_Aim of the exercise_.
Set down the text below on DPS players word for word, between "I think bad" and "the situation either.", inclusive.

_Provided passage_.
════════
Bad players are fundamentally uninterested in learning, so they play DPS because its the default and they don’t know how to use situational utility because the game never demands that they learn it since not every class has either a purge or a dispel, so the game never really bothers to make it a “default” mechanic that they have to learn.
I think bad DPS will always gravitate upwards, granted at a slower pace compared to good DPS, because WoW PvE is a static challenge and if you get enough gear, you’ll eventually be able to manage to do some 10s or whatever, even if people could do the same content better with 15-20 less ilvl than they had.
Yes they should but it’s also not an excuse to not try to improve the situation either.
The reason why dps do not help out with specific mechanics that healers/tanks can handle is because a healer/tank losing a gcd to handle it is less of a damage loss than a dps handling it. So it is optimal (in some situations not all) for healers/tanks to do the thing.
Obviously this doesn’t apply to all things. And even when it is optimal sometimes the healers/tanks need help. So dps should be ready to cover for them if that’s the case.
The problem is when the general community doesn’t understand the what/why it is being done.
════════
_Data_.
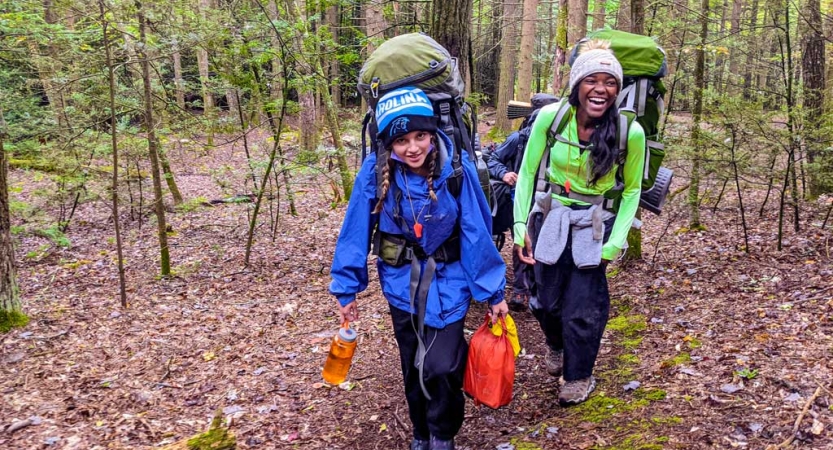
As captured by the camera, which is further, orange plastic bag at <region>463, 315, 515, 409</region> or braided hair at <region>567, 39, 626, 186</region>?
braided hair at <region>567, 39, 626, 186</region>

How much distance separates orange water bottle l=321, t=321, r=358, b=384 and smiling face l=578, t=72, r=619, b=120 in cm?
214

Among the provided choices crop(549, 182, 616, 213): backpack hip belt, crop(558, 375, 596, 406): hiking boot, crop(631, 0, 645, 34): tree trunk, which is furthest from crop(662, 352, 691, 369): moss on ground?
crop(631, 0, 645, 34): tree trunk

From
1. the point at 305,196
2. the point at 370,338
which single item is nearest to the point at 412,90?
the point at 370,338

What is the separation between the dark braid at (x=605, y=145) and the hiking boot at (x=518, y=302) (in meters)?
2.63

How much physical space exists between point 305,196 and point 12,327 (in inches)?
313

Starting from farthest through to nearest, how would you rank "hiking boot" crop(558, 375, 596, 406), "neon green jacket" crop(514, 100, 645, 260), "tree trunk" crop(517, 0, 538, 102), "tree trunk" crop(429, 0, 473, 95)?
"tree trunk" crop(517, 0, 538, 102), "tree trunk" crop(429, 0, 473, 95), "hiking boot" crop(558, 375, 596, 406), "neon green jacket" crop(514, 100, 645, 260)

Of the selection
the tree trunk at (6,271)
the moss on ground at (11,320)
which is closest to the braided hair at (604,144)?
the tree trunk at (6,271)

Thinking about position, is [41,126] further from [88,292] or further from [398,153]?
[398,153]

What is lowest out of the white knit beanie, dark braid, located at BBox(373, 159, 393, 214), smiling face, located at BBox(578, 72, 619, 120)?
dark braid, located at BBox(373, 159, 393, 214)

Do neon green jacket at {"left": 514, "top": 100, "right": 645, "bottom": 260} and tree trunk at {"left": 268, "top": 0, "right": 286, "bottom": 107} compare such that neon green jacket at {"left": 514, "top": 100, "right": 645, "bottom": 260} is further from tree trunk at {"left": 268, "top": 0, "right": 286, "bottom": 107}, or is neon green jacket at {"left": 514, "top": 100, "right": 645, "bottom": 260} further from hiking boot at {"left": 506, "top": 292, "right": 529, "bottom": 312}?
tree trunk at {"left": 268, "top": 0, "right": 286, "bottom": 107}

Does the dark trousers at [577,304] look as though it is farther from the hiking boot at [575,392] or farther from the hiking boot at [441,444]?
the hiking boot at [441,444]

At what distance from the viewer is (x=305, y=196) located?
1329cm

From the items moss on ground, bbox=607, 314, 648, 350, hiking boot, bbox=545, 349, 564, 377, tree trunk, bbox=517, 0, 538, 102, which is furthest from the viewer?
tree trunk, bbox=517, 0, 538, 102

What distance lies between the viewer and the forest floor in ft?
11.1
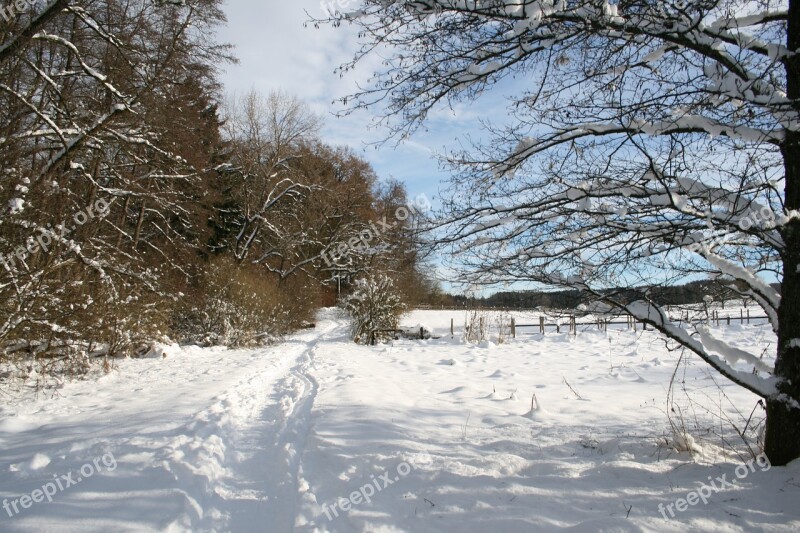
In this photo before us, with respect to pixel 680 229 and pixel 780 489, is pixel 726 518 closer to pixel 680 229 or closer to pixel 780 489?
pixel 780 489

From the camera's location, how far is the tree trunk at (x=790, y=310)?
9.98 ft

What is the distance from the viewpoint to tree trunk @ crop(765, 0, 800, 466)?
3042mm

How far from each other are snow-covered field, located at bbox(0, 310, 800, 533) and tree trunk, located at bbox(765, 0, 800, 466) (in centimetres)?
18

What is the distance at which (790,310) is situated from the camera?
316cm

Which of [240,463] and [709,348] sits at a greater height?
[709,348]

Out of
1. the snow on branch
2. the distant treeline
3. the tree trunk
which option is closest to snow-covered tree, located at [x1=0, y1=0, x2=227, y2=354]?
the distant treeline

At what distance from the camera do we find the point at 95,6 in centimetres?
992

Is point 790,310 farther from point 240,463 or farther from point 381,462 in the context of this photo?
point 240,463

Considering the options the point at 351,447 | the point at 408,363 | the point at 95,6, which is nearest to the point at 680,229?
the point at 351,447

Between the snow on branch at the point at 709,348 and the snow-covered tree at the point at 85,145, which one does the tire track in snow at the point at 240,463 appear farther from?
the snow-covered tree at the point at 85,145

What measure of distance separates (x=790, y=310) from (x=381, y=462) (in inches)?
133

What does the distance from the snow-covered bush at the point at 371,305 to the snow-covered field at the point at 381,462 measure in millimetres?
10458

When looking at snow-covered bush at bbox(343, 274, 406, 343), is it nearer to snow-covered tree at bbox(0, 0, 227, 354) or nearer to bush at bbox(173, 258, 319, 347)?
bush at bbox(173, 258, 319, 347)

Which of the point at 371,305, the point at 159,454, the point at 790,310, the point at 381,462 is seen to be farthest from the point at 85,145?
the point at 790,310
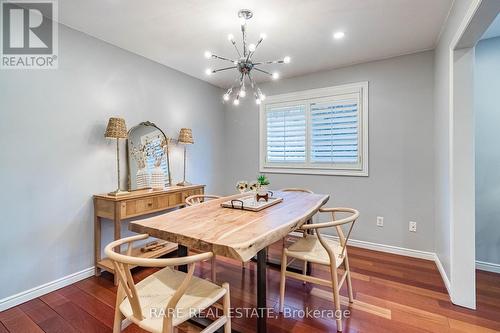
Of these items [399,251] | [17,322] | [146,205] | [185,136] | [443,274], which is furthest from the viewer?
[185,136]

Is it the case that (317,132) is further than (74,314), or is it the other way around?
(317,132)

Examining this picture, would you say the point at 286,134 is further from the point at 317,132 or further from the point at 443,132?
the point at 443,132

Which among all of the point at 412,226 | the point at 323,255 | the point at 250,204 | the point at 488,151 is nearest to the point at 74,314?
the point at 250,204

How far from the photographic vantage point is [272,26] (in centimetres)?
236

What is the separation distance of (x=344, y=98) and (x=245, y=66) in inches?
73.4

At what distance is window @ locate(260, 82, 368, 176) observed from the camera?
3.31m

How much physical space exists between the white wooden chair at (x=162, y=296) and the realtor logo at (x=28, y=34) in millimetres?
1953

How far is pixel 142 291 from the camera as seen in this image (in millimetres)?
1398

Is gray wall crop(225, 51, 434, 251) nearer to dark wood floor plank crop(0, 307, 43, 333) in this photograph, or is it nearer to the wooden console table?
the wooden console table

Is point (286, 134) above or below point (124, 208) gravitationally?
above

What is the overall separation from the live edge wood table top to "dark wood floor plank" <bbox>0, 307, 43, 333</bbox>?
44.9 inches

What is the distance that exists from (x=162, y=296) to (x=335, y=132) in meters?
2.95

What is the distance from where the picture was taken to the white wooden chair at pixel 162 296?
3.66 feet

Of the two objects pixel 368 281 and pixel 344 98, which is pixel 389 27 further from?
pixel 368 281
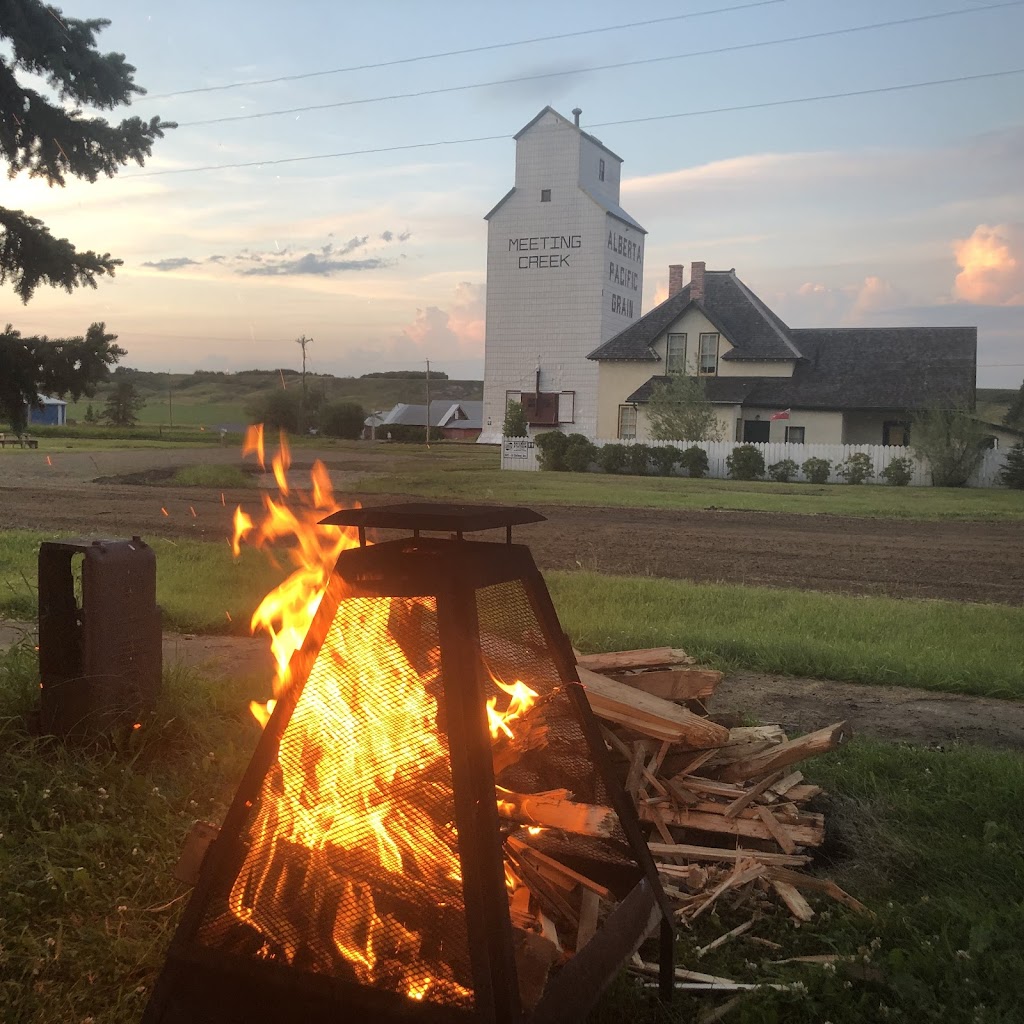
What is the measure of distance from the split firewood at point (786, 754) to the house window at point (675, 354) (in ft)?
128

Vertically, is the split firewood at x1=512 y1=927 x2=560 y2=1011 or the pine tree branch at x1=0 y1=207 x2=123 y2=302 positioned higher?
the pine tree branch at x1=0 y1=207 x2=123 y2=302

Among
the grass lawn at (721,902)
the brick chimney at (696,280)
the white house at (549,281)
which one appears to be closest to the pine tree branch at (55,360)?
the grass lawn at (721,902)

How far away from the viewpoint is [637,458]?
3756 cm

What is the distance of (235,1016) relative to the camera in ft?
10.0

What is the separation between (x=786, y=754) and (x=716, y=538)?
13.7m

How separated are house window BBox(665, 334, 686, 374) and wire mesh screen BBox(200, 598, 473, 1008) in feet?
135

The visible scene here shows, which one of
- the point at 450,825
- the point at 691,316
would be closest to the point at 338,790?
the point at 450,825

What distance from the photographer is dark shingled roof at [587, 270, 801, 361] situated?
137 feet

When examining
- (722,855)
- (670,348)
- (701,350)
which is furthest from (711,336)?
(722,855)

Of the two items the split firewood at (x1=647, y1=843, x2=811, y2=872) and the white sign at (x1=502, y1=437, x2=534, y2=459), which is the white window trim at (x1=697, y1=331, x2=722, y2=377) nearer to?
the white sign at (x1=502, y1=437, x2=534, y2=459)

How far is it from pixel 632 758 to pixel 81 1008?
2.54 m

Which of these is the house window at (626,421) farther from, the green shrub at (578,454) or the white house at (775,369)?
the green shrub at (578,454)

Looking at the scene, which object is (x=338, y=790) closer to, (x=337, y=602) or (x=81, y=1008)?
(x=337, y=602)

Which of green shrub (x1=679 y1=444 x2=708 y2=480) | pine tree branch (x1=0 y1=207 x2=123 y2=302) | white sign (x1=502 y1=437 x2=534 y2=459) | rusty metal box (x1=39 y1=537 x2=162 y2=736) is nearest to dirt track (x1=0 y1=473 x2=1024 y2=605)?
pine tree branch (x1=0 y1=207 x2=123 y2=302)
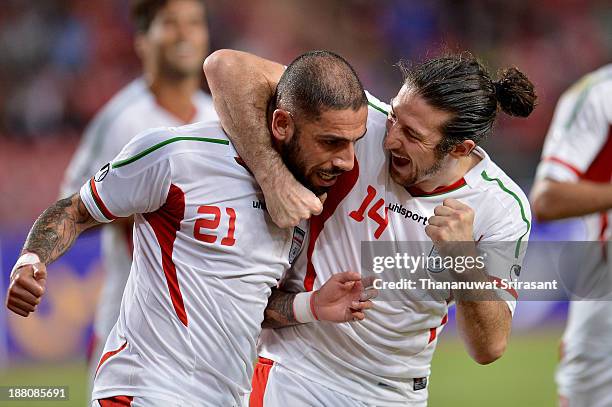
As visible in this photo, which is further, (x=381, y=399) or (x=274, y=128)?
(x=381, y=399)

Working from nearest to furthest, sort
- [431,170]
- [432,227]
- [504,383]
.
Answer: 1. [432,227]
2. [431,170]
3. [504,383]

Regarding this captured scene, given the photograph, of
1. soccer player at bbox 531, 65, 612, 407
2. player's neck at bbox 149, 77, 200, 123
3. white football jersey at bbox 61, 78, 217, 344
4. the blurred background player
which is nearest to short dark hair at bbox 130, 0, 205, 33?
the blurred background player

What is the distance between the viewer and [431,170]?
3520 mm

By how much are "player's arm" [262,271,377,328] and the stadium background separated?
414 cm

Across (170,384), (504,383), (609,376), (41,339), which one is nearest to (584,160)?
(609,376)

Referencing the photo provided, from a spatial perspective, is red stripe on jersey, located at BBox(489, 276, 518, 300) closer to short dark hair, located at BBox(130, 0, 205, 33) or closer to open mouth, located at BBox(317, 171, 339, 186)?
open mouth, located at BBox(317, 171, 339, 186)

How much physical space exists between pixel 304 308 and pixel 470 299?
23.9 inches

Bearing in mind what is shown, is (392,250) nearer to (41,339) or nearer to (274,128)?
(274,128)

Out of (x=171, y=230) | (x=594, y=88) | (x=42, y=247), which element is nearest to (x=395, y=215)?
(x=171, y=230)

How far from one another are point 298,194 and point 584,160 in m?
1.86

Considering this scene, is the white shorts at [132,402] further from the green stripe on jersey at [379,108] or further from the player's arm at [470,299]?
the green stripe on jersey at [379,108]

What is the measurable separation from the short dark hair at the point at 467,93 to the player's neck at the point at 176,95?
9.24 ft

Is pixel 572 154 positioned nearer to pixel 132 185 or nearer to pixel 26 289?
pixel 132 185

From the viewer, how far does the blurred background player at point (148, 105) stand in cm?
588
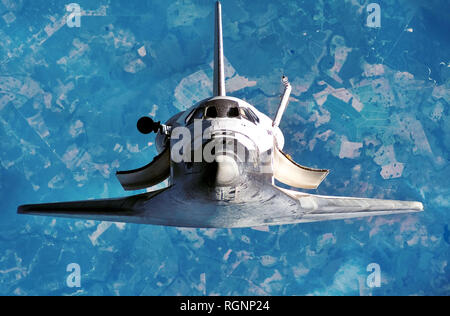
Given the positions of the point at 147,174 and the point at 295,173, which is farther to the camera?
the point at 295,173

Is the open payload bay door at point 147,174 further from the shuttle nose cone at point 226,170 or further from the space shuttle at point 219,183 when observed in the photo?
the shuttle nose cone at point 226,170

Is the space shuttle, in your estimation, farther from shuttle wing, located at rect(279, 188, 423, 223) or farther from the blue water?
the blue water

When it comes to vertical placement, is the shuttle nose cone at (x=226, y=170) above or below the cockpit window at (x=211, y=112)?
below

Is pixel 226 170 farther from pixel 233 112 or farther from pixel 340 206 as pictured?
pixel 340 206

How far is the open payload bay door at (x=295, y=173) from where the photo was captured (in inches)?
════════
_Output of the task_.
I think bad DPS will always gravitate upwards, granted at a slower pace compared to good DPS, because WoW PvE is a static challenge and if you get enough gear, you’ll eventually be able to manage to do some 10s or whatever, even if people could do the same content better with 15-20 less ilvl than they had.
Yes they should but it’s also not an excuse to not try to improve the situation either.